Aardman, like Pixar, doesn’t try too hard to appeal to every possible audience demographic with trendy casting, pop tunes by the current 15-minuters and an equal division of fart jokes for the kids and sly double entendres for Mum and Dad. Instead, it simply trusts in the fact that good jokes are funny to everyone. And Aardman knows funny. Flushed Away’s script is slick with witty banter and knowing asides, but it’s the visual gags rather than the dialogue that really elevate it. Surely there can be nobody in the world that won’t find the sight of a slug, screaming at the top of its lungs and slithering for its life at the speed of a club-footed octogenarian sprinting through custard, utterly hilarious. If there is, avoid them. And you could watch the film on a loop for a month and still not catch all the background detail.
The story takes a little while to get going, but once it hits its stride it pulls some extremely clever tricks out of its U-bend.
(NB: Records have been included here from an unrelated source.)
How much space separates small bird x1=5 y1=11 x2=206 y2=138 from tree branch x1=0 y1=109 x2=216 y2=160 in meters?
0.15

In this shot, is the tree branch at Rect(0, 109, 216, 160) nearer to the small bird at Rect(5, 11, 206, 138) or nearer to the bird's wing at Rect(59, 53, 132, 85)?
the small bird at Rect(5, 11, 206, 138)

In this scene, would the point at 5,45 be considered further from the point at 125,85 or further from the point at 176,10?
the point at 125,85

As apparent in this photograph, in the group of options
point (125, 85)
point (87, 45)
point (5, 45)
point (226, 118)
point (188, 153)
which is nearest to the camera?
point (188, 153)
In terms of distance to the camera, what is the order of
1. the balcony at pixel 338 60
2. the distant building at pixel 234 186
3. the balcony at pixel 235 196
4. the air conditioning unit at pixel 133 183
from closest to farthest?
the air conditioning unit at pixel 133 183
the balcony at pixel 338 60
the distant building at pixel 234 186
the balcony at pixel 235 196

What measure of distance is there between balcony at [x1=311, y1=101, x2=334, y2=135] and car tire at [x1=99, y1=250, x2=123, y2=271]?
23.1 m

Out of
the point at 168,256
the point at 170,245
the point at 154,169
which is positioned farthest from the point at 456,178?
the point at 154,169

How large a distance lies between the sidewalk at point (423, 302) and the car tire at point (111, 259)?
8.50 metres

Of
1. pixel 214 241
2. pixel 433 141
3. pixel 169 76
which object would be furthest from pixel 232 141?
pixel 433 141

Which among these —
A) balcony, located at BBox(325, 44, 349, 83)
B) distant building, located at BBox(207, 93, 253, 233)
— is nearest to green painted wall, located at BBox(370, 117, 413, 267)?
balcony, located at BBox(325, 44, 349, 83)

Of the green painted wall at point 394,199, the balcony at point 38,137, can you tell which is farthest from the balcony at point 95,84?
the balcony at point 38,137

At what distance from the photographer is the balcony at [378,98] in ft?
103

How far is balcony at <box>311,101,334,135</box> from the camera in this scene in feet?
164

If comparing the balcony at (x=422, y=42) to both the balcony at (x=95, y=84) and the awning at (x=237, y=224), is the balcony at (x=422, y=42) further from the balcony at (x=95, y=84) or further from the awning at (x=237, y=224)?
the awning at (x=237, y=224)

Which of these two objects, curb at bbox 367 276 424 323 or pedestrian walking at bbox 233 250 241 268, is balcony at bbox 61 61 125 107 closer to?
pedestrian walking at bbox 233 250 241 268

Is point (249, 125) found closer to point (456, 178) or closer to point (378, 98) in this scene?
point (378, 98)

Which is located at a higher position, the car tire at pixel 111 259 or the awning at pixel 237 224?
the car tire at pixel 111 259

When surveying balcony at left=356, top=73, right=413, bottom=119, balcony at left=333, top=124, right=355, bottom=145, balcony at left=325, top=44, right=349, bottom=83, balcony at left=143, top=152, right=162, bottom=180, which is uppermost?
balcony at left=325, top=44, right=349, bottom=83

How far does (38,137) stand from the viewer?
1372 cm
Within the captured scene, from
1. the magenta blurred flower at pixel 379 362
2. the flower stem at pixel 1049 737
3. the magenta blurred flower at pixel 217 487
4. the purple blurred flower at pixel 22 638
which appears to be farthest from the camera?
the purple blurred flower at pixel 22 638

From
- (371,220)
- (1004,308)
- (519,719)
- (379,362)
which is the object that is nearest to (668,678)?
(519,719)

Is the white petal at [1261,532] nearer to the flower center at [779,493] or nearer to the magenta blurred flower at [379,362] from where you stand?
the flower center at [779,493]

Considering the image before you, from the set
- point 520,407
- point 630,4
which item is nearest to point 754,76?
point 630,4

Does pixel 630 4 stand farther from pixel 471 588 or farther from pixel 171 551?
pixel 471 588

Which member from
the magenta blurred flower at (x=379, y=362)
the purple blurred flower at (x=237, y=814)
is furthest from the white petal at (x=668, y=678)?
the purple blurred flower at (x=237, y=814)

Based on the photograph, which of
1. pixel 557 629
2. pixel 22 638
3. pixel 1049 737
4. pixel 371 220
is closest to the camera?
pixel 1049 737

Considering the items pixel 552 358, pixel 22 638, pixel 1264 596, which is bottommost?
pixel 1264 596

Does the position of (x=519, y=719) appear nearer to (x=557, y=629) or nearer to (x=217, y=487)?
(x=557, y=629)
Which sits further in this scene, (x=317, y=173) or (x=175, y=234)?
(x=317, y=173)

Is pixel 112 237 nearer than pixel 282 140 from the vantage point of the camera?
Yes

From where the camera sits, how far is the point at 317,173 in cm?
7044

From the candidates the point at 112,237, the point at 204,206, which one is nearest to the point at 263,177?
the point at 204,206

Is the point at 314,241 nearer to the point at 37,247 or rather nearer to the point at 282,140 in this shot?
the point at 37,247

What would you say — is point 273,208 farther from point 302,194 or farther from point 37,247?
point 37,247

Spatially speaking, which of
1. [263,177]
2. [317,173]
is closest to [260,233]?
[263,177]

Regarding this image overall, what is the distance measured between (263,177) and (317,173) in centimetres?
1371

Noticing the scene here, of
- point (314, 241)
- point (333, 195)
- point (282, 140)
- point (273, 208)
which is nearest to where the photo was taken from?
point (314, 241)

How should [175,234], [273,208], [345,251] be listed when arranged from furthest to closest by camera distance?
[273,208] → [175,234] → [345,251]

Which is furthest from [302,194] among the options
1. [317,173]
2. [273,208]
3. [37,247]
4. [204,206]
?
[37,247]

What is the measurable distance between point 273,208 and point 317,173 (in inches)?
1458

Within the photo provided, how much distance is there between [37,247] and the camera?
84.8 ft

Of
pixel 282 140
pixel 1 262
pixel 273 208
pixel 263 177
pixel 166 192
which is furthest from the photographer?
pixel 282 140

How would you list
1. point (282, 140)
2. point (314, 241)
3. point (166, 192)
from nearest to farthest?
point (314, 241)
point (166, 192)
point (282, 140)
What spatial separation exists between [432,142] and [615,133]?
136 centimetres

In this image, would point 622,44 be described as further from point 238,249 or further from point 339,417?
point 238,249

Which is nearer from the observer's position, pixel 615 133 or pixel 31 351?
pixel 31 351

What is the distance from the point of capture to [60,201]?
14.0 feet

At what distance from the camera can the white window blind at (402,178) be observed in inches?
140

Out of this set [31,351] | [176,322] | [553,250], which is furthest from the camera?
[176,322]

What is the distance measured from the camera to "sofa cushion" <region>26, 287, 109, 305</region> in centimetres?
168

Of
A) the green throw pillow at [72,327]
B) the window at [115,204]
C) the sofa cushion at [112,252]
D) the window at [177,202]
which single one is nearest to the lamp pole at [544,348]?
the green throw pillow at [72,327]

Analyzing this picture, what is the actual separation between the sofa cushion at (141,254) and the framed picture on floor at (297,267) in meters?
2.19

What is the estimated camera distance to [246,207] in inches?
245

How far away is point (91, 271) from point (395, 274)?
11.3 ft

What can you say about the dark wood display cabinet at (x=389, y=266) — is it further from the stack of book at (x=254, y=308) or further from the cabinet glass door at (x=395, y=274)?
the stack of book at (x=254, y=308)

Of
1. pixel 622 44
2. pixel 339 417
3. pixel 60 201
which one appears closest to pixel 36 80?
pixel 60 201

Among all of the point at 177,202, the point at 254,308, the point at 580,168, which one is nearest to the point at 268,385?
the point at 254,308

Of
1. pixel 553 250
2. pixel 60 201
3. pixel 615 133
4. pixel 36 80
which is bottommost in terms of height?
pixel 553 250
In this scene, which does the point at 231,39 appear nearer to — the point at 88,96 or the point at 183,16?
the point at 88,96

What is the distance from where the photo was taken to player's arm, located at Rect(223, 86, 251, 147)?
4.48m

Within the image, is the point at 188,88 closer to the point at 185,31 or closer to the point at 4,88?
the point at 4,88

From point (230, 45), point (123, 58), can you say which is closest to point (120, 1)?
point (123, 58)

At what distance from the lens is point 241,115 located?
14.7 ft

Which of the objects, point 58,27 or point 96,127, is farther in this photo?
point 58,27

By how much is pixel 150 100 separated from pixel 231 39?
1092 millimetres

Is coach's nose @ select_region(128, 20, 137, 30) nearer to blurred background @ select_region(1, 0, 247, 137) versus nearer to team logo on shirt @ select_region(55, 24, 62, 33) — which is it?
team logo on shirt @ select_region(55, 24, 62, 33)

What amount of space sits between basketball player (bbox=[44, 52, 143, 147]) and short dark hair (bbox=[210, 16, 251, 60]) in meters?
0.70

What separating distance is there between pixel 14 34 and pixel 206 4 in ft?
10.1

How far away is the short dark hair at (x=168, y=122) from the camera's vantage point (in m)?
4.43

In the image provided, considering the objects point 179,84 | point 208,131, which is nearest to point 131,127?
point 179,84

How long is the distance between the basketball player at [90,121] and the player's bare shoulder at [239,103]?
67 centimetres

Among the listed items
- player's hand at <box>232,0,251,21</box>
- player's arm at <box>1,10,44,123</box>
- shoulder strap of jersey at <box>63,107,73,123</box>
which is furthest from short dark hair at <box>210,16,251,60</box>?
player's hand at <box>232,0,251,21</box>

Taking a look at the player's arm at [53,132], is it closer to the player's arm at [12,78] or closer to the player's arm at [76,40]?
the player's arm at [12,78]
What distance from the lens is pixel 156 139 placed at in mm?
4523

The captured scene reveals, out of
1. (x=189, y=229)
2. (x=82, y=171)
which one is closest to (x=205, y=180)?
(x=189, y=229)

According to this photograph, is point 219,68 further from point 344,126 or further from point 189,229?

There are hints that this is a rodent James Bond, but they’re not blunt or lazy. Town mouse Roddy (beautifully voiced, with just a hint of camp, by Hugh Jackman) might look like 00.7”, but he is neither suave nor brilliant; he’s silly and prone to getting hit in the crotch — which is obviously much more appealing. Toad (Ian McKellen) is a clearer nod to Bond villainy, but at least he boasts a masterplan that’s infinitely more clever and diabolical than 90 per cent of those thought up by Bond’s nemeses. The only character a little underdone is Rita (Kate Winslet), your common or garden old man’s vision of a feisty young woman, Union Jack trousers, stompy boots and all. However, her lack of much funny to say is a minor quibble, when the broad cast each has a standout moment of mirth.
The reason for Aardman’s switch to CGI seems to be one of scale. It might be possible to animate an entire sewer city and numerous boat chases with a few tubs of Play-Doh, but by the time it was finished we would likely all be in our graves and several model manipulators would have been driven to madness. The change in medium isn’t entirely successful. The bulging eyes and Tic Tac teeth that are Aardman’s trademark look a little cheap and ungainly when transposed to computer animation, which has realism and visual awe as its primary selling points. But the method of animation is simply a means to an end. It’s the best method for telling this story, and is entirely forgotten as soon as the jokes start flying.
A good gag is funny whether animated with computers, paint, clay or bits of old, soggy ipecleaner. But we’d rather Aardman didn’t try the latter for their next project.